Klager is in België veroordeeld tot een gevangenisstraf van 40 maanden wegens verkrachting en vrijheidsberoving. De straf is overgedragen overeenkomstig de bepalingen van de Wet wederzijdse erkenning en tenuitvoerlegging vrijheidsbenemende en voorwaardelijke sancties als gevolg waarvan klager sinds 24 januari 2019 in de penitentiaire inrichting Almelo verblijft. De einddatum van klagers detentie is bepaald op 17 februari 2020. Het beroep richt zich tegen de afwijzing van klagers eerste verlofaanvraag. Klager wenst het verlof te gebruiken voor een bezoek aan zijn moeder. Vooropgesteld dient te worden dat bij verzoeken tot algemeen verlof een belangenafweging dient te worden gemaakt tussen enerzijds het individuele belang van de gedetineerde om zich tijdig en goed te kunnen voorbereiden op zijn terugkeer in de maatschappij en anderzijds het algemeen belang van – onder meer – de orde, rust en veiligheid in de samenleving en een ongestoorde tenuitvoerlegging van de opgelegde vrijheidsstraf.
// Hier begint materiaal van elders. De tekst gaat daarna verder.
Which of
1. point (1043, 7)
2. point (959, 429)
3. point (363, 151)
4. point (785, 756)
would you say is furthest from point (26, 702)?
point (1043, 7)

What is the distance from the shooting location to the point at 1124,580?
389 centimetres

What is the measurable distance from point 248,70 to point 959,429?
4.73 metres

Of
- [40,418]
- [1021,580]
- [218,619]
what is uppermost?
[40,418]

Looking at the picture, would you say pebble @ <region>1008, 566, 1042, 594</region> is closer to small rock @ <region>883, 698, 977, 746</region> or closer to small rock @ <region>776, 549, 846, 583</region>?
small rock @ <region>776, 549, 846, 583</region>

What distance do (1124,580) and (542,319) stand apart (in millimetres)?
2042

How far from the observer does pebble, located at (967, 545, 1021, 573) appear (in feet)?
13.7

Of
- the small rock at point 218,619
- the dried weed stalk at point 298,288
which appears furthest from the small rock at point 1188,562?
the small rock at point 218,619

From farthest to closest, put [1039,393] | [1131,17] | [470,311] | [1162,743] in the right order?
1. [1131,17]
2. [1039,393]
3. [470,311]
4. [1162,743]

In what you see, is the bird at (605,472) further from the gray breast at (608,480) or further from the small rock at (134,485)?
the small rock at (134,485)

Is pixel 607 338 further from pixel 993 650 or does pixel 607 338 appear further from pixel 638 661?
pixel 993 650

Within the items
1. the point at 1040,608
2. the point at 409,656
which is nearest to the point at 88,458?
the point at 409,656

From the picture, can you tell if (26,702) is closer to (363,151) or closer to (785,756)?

Naarmate de einddatum van de detentie nadert, dient het belang van de gedetineerde bij een verlof in verband met zijn voorbereiding op een terugkeer in de maatschappij steeds zwaarder te wegen. Uit het dossier komt naar voren dat klager voorafgaand aan het nemen van de bestreden beslissing een reeks aan positieve urinecontroles heeft gescoord, waarvoor hij disciplinair is gestraft, en gemaakte afspraken omtrent zijn middelengebruik niet is nagekomen. Daarnaast vertoonde klager negatief gedrag tijdens de arbeid. Hoewel uit het dossier ook volgt dat klagers gedrag kort voor de afwijzing is verbeterd en hij twee ‘schone’ urinecontroles heeft afgeleverd, vormde op dat moment het middelengebruik en klagers gedrag een contra-indicatie voor verlofverlening en kon de verlofaanvraag op 19 juli 2019 in redelijkheid worden afgewezen. Het beroep zal daarom ongegrond worden verklaard.

4.         De uitspraak

De beroepscommissie verklaart het beroep ongegrond.

Aldus gegeven door de beroepscommissie voornoemd, bestaande uit mr. M.M. van der Nat, voorzitter, J.G.A. van den Brand en mr. J.A.M. de Wit, leden, in tegenwoordigheid van mr. R. Smeijers, secretaris, op 7 oktober 2019.